• WHAT THE TASK REQUIRES:
A faithful transcription of all the data is required.

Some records
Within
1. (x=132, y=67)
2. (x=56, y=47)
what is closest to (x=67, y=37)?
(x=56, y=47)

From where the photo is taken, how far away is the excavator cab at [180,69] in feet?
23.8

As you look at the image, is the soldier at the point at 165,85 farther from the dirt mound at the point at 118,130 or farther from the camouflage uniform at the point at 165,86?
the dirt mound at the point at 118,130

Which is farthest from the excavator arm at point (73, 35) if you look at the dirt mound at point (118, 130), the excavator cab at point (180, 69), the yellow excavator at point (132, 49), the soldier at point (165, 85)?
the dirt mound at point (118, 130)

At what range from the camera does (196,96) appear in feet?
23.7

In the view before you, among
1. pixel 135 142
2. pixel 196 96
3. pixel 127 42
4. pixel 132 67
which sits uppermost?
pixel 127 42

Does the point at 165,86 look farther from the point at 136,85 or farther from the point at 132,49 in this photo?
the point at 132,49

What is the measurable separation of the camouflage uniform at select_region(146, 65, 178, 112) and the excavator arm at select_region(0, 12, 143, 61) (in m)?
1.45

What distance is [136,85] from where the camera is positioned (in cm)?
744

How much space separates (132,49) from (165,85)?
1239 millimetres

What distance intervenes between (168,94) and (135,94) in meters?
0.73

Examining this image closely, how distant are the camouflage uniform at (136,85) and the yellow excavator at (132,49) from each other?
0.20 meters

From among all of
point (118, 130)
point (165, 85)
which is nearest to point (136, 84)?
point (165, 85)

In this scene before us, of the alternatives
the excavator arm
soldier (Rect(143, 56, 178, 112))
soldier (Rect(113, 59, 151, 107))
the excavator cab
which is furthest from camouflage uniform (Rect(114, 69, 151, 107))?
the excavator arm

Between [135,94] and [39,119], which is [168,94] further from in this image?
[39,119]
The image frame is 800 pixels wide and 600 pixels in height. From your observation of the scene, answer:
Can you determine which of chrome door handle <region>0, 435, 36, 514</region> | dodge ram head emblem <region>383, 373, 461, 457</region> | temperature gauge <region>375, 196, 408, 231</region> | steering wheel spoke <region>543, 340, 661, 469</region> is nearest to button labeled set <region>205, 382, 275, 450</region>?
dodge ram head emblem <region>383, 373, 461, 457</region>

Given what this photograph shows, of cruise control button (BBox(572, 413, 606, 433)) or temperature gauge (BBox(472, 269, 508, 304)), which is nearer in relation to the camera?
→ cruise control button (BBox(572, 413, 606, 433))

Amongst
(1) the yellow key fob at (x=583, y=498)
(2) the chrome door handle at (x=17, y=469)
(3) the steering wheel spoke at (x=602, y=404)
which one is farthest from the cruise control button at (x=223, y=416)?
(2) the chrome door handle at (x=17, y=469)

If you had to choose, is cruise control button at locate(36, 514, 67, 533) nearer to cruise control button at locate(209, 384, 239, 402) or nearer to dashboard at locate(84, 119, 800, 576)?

• FINAL RESULT:
Within
1. (x=132, y=67)
2. (x=56, y=47)
what is closest to (x=67, y=37)?
(x=56, y=47)

From where the photo is taken, how far away is the excavator cab at [180,69] in feet?
23.8

As you look at the image, is the soldier at the point at 165,85 farther from the dirt mound at the point at 118,130 or farther from the camouflage uniform at the point at 165,86?
the dirt mound at the point at 118,130

Which is farthest from the excavator arm at point (73, 35) if you look at the dirt mound at point (118, 130), the excavator cab at point (180, 69), the yellow excavator at point (132, 49), the soldier at point (165, 85)?
the dirt mound at point (118, 130)

At what range from the camera does (196,96) appear in feet?
23.7

In the view before you, among
1. pixel 135 142
2. pixel 196 96
3. pixel 127 42
4. pixel 132 67
which sits uppermost?
pixel 127 42

Does the point at 165,86 look farther from the point at 136,85 or farther from the point at 132,49 in this photo?
the point at 132,49

What is the measurable separation of the camouflage uniform at select_region(146, 65, 178, 112) and the excavator arm at select_region(0, 12, 143, 61) (in m)?
1.45

What distance is [136,85] from where the camera is positioned (in cm)?
744

How much space separates (132,49) from (165,85)?
1239 millimetres

What distance intervenes between (168,94) and (135,94) in meters?
0.73

Examining this image closely, how distant are the camouflage uniform at (136,85) and the yellow excavator at (132,49) from each other?
0.20 meters

From among all of
point (118, 130)
point (165, 85)
which is nearest to point (136, 84)?
point (165, 85)

In this scene before us, of the alternatives
the excavator arm
soldier (Rect(143, 56, 178, 112))
soldier (Rect(113, 59, 151, 107))
the excavator cab
which is furthest from camouflage uniform (Rect(114, 69, 151, 107))?
the excavator arm

Between [135,94] and [39,119], which is [168,94] further from in this image?
[39,119]
The image frame is 800 pixels wide and 600 pixels in height. From your observation of the scene, answer:
Can you determine which of chrome door handle <region>0, 435, 36, 514</region> | dodge ram head emblem <region>383, 373, 461, 457</region> | temperature gauge <region>375, 196, 408, 231</region> | steering wheel spoke <region>543, 340, 661, 469</region> is nearest to button labeled set <region>205, 382, 275, 450</region>?
dodge ram head emblem <region>383, 373, 461, 457</region>

Given what this photograph shows, of cruise control button (BBox(572, 413, 606, 433)) or temperature gauge (BBox(472, 269, 508, 304)), which is nearer in relation to the camera?
→ cruise control button (BBox(572, 413, 606, 433))

Amongst
(1) the yellow key fob at (x=583, y=498)
(2) the chrome door handle at (x=17, y=469)
(3) the steering wheel spoke at (x=602, y=404)
which one is farthest from the cruise control button at (x=223, y=416)?
(2) the chrome door handle at (x=17, y=469)

If you had to choose, is cruise control button at locate(36, 514, 67, 533) nearer to cruise control button at locate(209, 384, 239, 402) or nearer to dashboard at locate(84, 119, 800, 576)?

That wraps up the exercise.